It is difficult to express my astonishment on reading the news of a "secret" Department of Homeland Security policy prohibiting scrutiny of visa applicants' social media presence. My colleagues' Facebook walls around the country are lit up with statements of disbelief. Too many of us have had our clients questioned about social media posts to buy into the sincerity of this "policy." Some years back, an internal government memorandum even provided guidance to officers on how to take advantage of social media users' "narcissistic tendencies."
Yes, the memorandum is outdated. But who really needed it anyhow? Lawyers regularly screen potential clients through web searches. Trial attorneys, no matter what their areas of specialty, are familiar with strategies for tearing down witnesses based on Internet footprints. Immigration officers are no different from the rest of us. They know how to conduct a Google search.

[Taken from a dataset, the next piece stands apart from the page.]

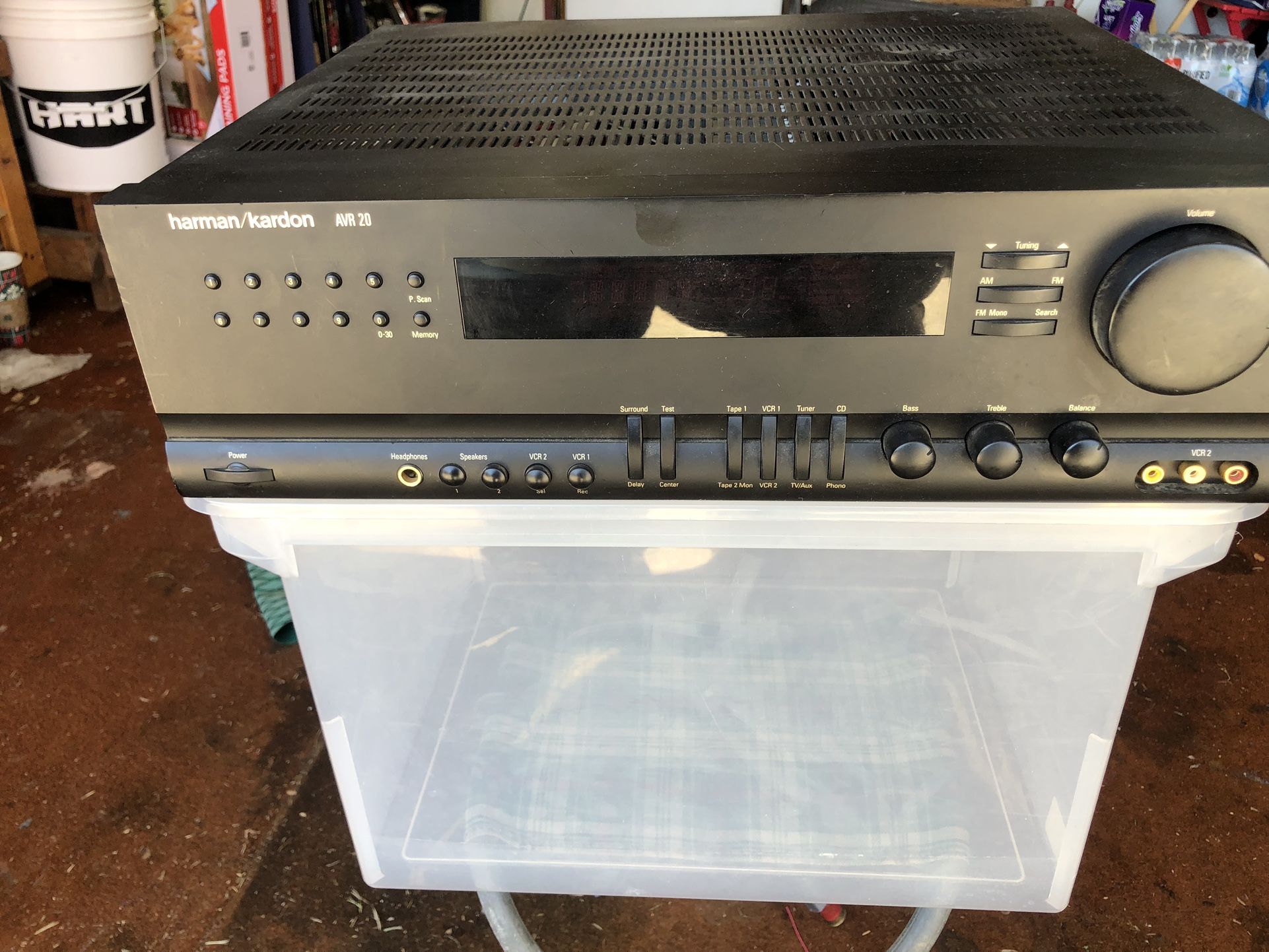 Harman/ Kardon Receivers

Are officers flouting this secret policy, or is it so very secret that it has not been communicated down the ranks? Perhaps it is like the military's old "don't ask, don't tell" rule? I.e., search the web but hide it from the person in the neighboring cubicle? This unadhered-to-policy is truly a mystery.
The government's current justification for the policy requires clarification, to put it mildly. One claim is that investigating social media invades privacy, which could cause embarrassment to the United States. Thus, according to the New York Times, there is an internal debate within the Department of Homeland Security as to whether social media review is "appropriate."
Sorry, but we are not that gullible. The Department of Homeland Security has no qualms about arresting the undocumented at 5 am in the morning -- surrounding homes, banging on doors, chaining and shackling mothers and fathers, and brandishing weapons in front of small children. The neighbors are free to watch. When I visit clients in immigration detention, they are strip-searched for contraband afterwards. Privacy and likability are not front-of-mind.
When it comes to balancing visa applicants' privacy and the United States' reputational concerns against national security, I simply cannot swallow what the Department of Homeland Security has told us thus far about its social media policy. Nor should the press, and nor should you. Immigration attorneys know as a profession that the Department of Homeland Security reviews social media posts, notwithstanding government officials' current protestations. Officers might not be consistent, and they might not catch everything -- but they do it. The Department's leadership may need to speak much more extensively to the rank and file about how things play out on the ground. And then we can have an honest conversation about what actually went wrong with Tashfeen Malik's security checks.